▶ [Given exercise A]:
In the part of the Morris chapter that opens with "William Morris, artist, craftsman" and closes with "a revolutionary socialist.", swap "anti-war association" for "peace society" and give that part again.

William Morris: The Man and The Myth. R Page Arnot 1964

Chapter One: The Morris Myth

William Morris, artist, craftsman and poet, was born on 24 March 1834 at Walthamstow in Essex, ‘a suburban village on the edge of Epping Forest’. He was thus a Londoner like Geoffrey Chaucer and John Milton, even a suburbanite like John Keats. Morris came of a well-to-do bourgeois family, [1] and went through the routine of his class at public school and Oxford University. He wrote poems, was apprenticed to an architect, became a master craftsman in one field after another, from furniture designing to printing; became a manufacturer; took an active part in an anti-war association in the 1870s; joined in 1883 a socialist organisation, agitated and organised; edited The Commonweal, to which Frederick Engels and Eleanor Marx contributed; and, after a life of intense and ceaseless activity over many fields, died at the age of sixty-two having remained to the end a revolutionary socialist.

[Data for spatial reasoning questions]
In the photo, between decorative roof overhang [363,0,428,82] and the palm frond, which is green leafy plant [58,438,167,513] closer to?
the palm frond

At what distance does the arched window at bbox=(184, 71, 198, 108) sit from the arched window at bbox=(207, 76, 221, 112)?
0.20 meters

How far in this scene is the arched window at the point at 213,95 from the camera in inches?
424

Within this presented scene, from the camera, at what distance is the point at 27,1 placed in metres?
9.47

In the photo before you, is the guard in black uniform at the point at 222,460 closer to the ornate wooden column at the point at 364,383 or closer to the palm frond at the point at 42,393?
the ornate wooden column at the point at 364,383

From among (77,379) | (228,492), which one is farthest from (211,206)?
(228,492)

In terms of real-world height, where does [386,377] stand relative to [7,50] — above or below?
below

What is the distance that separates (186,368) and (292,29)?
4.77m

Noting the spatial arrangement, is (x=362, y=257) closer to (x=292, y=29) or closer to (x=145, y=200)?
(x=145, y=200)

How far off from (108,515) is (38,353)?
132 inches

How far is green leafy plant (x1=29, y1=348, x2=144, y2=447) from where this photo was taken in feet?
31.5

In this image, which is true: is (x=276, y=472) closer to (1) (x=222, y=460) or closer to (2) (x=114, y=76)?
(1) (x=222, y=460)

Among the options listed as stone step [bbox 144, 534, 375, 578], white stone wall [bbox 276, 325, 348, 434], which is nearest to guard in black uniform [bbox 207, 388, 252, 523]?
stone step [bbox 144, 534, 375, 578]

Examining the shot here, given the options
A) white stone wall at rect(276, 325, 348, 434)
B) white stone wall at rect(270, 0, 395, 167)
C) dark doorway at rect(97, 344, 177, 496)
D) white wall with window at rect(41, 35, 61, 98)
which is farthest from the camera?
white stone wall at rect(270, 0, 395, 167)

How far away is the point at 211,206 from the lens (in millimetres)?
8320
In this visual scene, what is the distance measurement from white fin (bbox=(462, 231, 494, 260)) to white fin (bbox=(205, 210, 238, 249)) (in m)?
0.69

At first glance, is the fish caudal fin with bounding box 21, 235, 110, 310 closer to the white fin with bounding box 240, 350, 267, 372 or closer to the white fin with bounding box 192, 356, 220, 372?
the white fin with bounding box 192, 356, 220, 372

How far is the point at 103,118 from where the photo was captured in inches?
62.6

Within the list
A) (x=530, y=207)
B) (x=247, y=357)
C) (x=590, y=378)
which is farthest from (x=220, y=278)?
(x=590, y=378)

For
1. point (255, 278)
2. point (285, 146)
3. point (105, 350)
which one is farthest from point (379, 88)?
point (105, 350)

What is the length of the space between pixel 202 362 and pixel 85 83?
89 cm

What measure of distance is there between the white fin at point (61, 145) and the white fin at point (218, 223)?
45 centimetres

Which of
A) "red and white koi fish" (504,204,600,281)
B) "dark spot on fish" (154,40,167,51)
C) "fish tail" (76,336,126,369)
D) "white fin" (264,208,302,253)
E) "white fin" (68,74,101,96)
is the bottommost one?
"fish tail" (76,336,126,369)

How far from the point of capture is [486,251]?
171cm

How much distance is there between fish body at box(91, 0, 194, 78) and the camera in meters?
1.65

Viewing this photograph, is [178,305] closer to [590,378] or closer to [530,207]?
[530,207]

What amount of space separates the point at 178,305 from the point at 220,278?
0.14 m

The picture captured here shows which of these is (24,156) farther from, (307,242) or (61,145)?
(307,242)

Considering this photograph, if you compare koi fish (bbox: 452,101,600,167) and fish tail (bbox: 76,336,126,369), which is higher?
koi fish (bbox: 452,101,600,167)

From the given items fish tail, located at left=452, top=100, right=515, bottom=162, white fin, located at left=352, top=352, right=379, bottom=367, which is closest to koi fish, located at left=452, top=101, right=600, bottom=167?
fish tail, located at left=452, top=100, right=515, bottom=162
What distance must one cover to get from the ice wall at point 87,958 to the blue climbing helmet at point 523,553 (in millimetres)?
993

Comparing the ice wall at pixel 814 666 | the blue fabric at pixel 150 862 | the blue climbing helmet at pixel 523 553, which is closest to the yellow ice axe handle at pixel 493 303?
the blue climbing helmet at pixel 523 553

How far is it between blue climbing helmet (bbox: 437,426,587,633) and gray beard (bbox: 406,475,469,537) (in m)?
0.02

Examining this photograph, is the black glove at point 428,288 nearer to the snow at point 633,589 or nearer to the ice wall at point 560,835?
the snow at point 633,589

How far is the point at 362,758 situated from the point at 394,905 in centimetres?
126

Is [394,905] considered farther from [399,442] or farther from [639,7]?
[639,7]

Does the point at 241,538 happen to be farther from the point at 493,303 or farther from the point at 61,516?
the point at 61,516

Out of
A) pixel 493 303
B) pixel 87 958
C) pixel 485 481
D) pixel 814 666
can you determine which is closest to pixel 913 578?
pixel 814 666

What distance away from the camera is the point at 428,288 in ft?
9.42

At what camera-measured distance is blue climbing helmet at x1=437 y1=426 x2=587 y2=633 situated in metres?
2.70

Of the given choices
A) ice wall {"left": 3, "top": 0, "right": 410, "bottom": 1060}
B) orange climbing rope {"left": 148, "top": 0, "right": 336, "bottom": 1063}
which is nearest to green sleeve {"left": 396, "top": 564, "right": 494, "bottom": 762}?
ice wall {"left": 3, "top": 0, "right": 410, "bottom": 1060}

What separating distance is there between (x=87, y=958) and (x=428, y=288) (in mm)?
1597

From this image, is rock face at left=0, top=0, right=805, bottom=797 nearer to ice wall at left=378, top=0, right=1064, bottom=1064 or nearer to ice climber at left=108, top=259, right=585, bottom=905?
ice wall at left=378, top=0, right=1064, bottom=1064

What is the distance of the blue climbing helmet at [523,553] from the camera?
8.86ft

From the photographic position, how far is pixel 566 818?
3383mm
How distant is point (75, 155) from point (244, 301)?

▶ [Given exercise B]:
Please copy out every row that contains the string "distance". Case counts.

▶ [Exercise response A]:
William Morris, artist, craftsman and poet, was born on 24 March 1834 at Walthamstow in Essex, ‘a suburban village on the edge of Epping Forest’. He was thus a Londoner like Geoffrey Chaucer and John Milton, even a suburbanite like John Keats. Morris came of a well-to-do bourgeois family, [1] and went through the routine of his class at public school and Oxford University. He wrote poems, was apprenticed to an architect, became a master craftsman in one field after another, from furniture designing to printing; became a manufacturer; took an active part in an peace society in the 1870s; joined in 1883 a socialist organisation, agitated and organised; edited The Commonweal, to which Frederick Engels and Eleanor Marx contributed; and, after a life of intense and ceaseless activity over many fields, died at the age of sixty-two having remained to the end a revolutionary socialist.

▶ [Exercise response B]:
At what distance does the arched window at bbox=(184, 71, 198, 108) sit from the arched window at bbox=(207, 76, 221, 112)?
Within this presented scene, from the camera, at what distance is the point at 27,1 placed in metres?
What is the distance that separates (186,368) and (292,29)?
In this visual scene, what is the distance measurement from white fin (bbox=(462, 231, 494, 260)) to white fin (bbox=(205, 210, 238, 249)) (in m)?
What measure of distance is there between the white fin at point (61, 145) and the white fin at point (218, 223)?
How much distance is there between fish body at box(91, 0, 194, 78) and the camera in meters?
What distance must one cover to get from the ice wall at point 87,958 to the blue climbing helmet at point 523,553 (in millimetres)?
What distance away from the camera is the point at 428,288 in ft?
At what camera-measured distance is blue climbing helmet at x1=437 y1=426 x2=587 y2=633 situated in metres?
What separating distance is there between (x=87, y=958) and (x=428, y=288) (in mm)?
What is the distance of the blue climbing helmet at [523,553] from the camera?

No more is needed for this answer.